DEV Community

Cover image for Kubernetes and Pods ...
Bek Brace
Bek Brace

Posted on

Kubernetes and Pods ...

Let me tell you about Kubernetes ..

Kubernetes : a tool for managing and automating containerized workloads in the cloud.

Imagine you have an orchestra (containers ) , think of each individual musician as a docker container , to create beautiful music we need a conductor to manage musicians and set the tempo.

Now imagine the conductor as Kubernetes and the orchestra as an app like robinhood , when the markets are closed , an app like robinhood is not doing much and when they open it needs to fulfill millions of trades for overpriced stocks like shopify, alibaba and tesla.

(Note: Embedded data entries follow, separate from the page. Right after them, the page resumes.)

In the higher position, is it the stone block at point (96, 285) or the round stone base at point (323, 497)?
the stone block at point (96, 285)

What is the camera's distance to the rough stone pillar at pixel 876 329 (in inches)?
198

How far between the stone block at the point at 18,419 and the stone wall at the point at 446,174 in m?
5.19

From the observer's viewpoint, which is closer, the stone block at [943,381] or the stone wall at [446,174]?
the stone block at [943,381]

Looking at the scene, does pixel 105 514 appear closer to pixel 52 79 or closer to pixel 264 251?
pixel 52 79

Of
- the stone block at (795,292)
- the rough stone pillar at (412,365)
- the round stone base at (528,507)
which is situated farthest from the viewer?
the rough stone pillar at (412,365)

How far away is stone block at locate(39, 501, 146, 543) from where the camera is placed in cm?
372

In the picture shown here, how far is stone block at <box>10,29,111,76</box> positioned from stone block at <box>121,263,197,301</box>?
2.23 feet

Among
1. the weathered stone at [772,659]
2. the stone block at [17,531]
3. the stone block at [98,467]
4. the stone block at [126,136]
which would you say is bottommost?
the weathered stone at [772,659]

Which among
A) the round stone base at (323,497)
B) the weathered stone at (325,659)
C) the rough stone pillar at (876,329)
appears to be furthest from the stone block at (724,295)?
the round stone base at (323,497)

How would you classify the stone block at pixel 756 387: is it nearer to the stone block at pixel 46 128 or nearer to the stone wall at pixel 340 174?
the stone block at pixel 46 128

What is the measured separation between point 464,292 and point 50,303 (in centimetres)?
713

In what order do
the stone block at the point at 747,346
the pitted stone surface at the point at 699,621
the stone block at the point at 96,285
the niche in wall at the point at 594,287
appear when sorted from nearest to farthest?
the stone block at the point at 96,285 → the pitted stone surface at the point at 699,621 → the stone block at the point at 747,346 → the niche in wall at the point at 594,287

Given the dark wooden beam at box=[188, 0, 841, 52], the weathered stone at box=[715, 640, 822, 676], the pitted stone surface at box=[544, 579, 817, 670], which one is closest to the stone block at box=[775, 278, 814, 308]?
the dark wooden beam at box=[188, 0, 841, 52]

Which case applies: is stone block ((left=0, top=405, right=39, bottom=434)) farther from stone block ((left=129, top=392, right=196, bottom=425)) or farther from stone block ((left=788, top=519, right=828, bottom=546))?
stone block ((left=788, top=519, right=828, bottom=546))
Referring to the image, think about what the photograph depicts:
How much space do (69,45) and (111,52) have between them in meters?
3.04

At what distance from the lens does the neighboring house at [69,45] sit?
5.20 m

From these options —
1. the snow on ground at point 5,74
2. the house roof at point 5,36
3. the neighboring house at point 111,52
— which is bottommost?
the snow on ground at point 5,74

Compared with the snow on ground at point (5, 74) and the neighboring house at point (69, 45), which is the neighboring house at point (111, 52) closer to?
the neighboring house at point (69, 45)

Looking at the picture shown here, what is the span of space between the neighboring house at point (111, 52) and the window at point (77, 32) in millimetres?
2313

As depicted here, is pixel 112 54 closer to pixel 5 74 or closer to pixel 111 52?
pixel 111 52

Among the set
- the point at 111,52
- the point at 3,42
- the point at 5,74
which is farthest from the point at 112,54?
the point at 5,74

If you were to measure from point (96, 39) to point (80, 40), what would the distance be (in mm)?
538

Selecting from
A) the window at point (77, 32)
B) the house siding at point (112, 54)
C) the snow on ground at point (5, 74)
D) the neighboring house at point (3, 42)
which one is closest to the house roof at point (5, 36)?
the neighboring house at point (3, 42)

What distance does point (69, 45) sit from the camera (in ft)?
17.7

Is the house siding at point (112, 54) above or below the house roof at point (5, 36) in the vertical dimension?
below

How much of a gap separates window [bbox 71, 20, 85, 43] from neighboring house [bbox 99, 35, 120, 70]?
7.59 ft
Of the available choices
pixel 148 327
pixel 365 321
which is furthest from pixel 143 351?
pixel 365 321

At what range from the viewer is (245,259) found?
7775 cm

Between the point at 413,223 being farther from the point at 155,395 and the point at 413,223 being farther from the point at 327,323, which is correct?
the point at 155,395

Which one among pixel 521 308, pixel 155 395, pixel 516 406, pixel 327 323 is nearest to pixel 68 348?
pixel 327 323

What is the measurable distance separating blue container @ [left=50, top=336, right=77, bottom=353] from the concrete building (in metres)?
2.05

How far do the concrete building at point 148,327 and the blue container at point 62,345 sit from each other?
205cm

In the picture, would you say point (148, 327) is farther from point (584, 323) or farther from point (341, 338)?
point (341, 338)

Kubernetes is the tool that orchestrates the infrastructure to handle the changing workload , it can scale containers across multiple machines and if one fails it knows how to replace it with a new one.

A system deployed on Kubernetes is known as a cluster, the brain of the operation is known as the control plane: it exposes an API server that can handle both internal and external requests to manage the cluster, it also contains its own Key:Value database called ETCD, used to store important information about running a cluster.

What it's managing is one or more worker machines called "NODES".
When you hear "node" think of a machine, and each node is running something called "KUBELET" which is a tiny application that runs on the machine to communicate back with the main control plane.

Inside of each "node" we have multiple "pods" which is the smallest deployable unit in "Kubernetes".

When you hear "pod", think of a pot of wales or containers running together.

As the workload increases, "Kubernetes" can automatically scale horizontally by adding more nodes to the cluster.
In the process, it takes care of complicated things like networking, secret management and so on.

It's designed for high availability and one way it achieves that is by maintain a replica set, which is just a set of running pods ready to go at any given time.

As a developer, you define objects in yaml that describe the desired state of your cluster, for example, we might have an nginx deployment that has a replica set with three pods; in the spec field we can define exactly how it should behave like its containers, volumes, ports and so on.

You can take this configuration and use it to provision and scale containers automatically and ensure that they're always up and running and healthy.